Find the systemd unit that take a long time
In this case, we can use systemd-analyze blame
command to show a list of all running units, ordered by the time they took to initialize.
$ sudo systemd-analyze blame
5min 115ms network.service
3.866s dev-xvda1.device
3.101s cloud-init-local.service
1.206s cloud-init.service
From the output message of systemd-analyze blame
, we can know the network.service
take around 5 min. Moreover, we also can check the configuration of network.service
that defined the TimeoutSec=5min
by default[2].
$ sudo systemctl edit --full network.service
...
...
[Service]
Type=forking
Restart=no
TimeoutSec=5min
IgnoreSIGPIPE=no
KillMode=process
GuessMainPID=no
RemainAfterExit=yes
ExecStart=/etc/rc.d/init.d/network start
ExecStop=/etc/rc.d/init.d/network stop
This means that network.service
might be waiting for something and cause the timeout. Therefore, we should check the networking configurations.
$ cat /etc/sysconfig/network-scripts/ifcfg-ens5
# Created by cloud-init on instance boot automatically, do not edit.
#
BOOTPROTO=dhcp
DEVICE=ens5
DHCPV6C=yes
IPV6INIT=yes
ONBOOT=yes
TYPE=Ethernet
USERCTL=no
From this configuration of the interface ens5
, we can know IPv6 address is enabled.
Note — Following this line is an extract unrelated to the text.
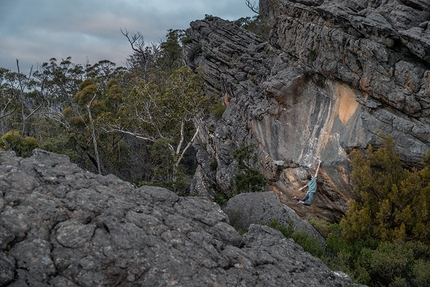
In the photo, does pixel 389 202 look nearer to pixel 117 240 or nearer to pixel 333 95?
pixel 333 95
However, the configurations in /etc/sysconfig/network-scripts
are created by cloud-init on instance boot automatically.
By checking the configurations in /etc/cloud/cloud.cfg.d/
, we can confirm the IPv6 address is enabled in cloud-init.
...
network:
version: 1
config:
- type: physical
name: eth0
subnets:
- type: dhcp
- type: dhcp6
In the meantime, I can view the VPC did not be enabled the IPv6 support[3].
Summary
If we enable the IPv6 at the Linux OS level, but we don't enable IPv6 support for your VPC and resources. During the boot-up process, network.unit
would like to retrieve IPv6 IP address and wait for DHCP server for 5 min. After the timeout period, the systemd.unit
would continue the process, and cause a slow boot-up time over 5 minutes.